Quelles sont les limites de la liberté d’expression?

«La protection des libertés peut aller loin, et l’on peut être critique sur les mesures du gouvernement, mais quelqu’un qui va commencer à comparer la campagne de vaccination à l’Holocauste, par exemple, qui mettrait une étoile jaune sur soi parce qu’il n’est pas vacciné, qui expliquerait que la pandémie est un complot mis en place par Bill Gates par exemple, là, je pense que les limites de la liberté d’expression sont atteintes.

Que peut faire un employeur face à une telle situation?

«Je dirais qu’il va déjà regarder la fonction du salarié en question, ainsi que son ancienneté. Il aura toujours plus de tolérance pour un ancien que pour un new joiner, qui se fait remarquer à défendre certaines bêtises. Pour autant, plus la position est élevée d’un point de vue hiérarchique, plus le degré de tolérance devrait diminuer, parce que le risque est d’autant plus élevé pour l’entreprise tout entière. Il faut regarder le degré de diffusion. Un managing partner, par exemple, qui répandrait des théories conspirationnistes sur les réseaux sociaux ou à l’intérieur de l’entreprise, peut pousser des clients à se désengager ou perturber la cohésion des équipes, et cela mettrait son entreprise dans une situation compliquée.

Cela pourrait donc aller jusqu’au licenciement?

«En premier lieu, l’employeur peut se dire qu’il a encore l’espoir de raisonner son salarié, et lui adresser un avertissement écrit. Il lui rappelle alors que son comportement risque de nuire à l’entreprise, de lui porter un préjudice réputationnel. Et si le salarié persiste, il devra réfléchir à le licencier avec effet immédiat pour faute grave. Et l’employeur aura peut-être d’autres motifs de licenciement.

L’employeur pourrait-il, par la suite, être poursuivi pour licenciement abusif?

«C’est un risque effectivement, mais il faut faire cet arbitrage. Est-ce qu’il vaut mieux laisser des bêtises se répandre et voir la réputation de son entreprise entachée, et saborder sa société? Il faut analyser la situation à tête reposée, et un autre problème est de prouver les propos et l’attitude du salarié que l’on souhaite licencier. Si la personne en question supprime ses posts sur les réseaux sociaux, il n’y a plus de preuves.

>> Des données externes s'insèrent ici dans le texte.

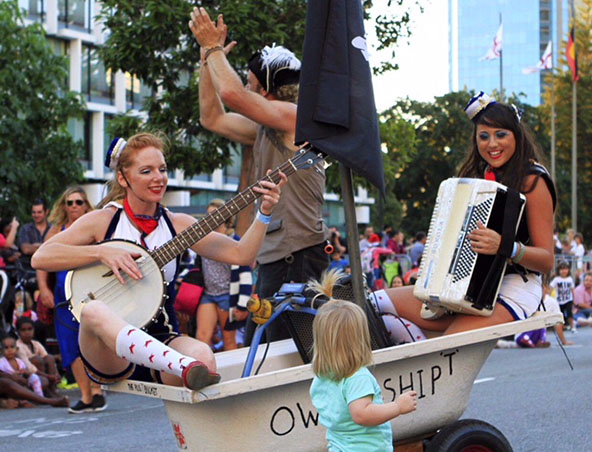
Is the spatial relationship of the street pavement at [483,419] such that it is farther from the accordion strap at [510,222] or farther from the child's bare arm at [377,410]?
the child's bare arm at [377,410]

Idéalement, il faudrait le faire constater par huissier de justice, ou si des choses ont été dites en réunion, par exemple si un salarié harcèle ses collègues pour qu’ils signent une pétition contre la vaccination, il faut les témoignages de ces personnes. La défense que l’on voit souvent, ce sont des gens qui disent que leur compte a été hacké, une excuse aussi fréquente que peu crédible, mais il faut être préparé à cette réponse. L’employeur peut aussi se tourner vers d’autres motifs de licenciement, car si un groupe conspirationniste estime que l’un des leurs a été licencié pour leurs convictions, il peut aussi lancer une campagne de dénigrement contre l’entreprise, et cela aura encore des conséquences sur l’avenir de l’entreprise. Il faut éviter un débat qui peut être très clivant. Très souvent, les conspirationnistes disent qu’il faut respecter leur opinion, mais si ce sont des mensonges avérés, je n’ai pas à les respecter.»